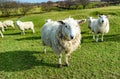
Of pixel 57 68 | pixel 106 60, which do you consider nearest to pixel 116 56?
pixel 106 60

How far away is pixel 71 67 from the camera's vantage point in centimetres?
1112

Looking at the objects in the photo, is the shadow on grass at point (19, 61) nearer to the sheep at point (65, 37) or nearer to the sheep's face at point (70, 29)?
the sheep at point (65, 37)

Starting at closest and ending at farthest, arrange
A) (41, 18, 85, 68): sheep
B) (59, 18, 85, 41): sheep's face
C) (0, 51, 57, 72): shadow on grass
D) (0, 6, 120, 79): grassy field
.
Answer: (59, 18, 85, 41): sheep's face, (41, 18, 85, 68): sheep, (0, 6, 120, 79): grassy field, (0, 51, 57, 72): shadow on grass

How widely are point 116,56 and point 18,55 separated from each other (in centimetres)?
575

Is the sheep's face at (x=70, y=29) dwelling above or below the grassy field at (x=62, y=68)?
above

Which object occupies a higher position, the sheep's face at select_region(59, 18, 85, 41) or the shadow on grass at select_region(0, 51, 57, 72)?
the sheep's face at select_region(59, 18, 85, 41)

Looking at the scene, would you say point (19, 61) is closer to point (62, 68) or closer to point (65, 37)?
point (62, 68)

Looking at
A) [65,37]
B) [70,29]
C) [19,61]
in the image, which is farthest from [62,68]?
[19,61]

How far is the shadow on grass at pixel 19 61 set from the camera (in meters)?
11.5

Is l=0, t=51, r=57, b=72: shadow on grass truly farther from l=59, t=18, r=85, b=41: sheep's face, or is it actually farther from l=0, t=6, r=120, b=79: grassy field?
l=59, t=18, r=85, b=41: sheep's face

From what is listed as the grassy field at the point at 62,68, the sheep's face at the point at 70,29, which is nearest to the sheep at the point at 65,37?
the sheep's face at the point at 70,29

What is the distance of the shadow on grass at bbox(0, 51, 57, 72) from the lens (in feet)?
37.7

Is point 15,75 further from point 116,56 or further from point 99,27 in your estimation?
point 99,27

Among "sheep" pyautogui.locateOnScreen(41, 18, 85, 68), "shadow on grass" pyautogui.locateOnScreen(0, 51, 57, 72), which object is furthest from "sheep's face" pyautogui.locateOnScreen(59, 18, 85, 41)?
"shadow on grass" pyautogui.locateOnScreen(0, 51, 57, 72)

######

[Stated task] Look above for the line that holds "How far is the", then copy it and each line after it exactly, through the last line of the data.

[The reply]
How far is the shadow on grass at pixel 19 61 set from the camera (in meters)?
11.5

Is l=0, t=51, r=57, b=72: shadow on grass truly farther from l=59, t=18, r=85, b=41: sheep's face, or is it actually farther from l=0, t=6, r=120, b=79: grassy field?
l=59, t=18, r=85, b=41: sheep's face

From what is listed as the grassy field at the point at 62,68, the sheep's face at the point at 70,29, which is nearest to the sheep at the point at 65,37?
the sheep's face at the point at 70,29

What is the distance of the shadow on grass at bbox(0, 51, 57, 72) from the lens (in feet)?
37.7

Is point 15,75 further from point 116,56 or further from point 99,27 in your estimation?
point 99,27

Among "sheep" pyautogui.locateOnScreen(41, 18, 85, 68), "shadow on grass" pyautogui.locateOnScreen(0, 51, 57, 72), which object is furthest from "sheep's face" pyautogui.locateOnScreen(59, 18, 85, 41)?
"shadow on grass" pyautogui.locateOnScreen(0, 51, 57, 72)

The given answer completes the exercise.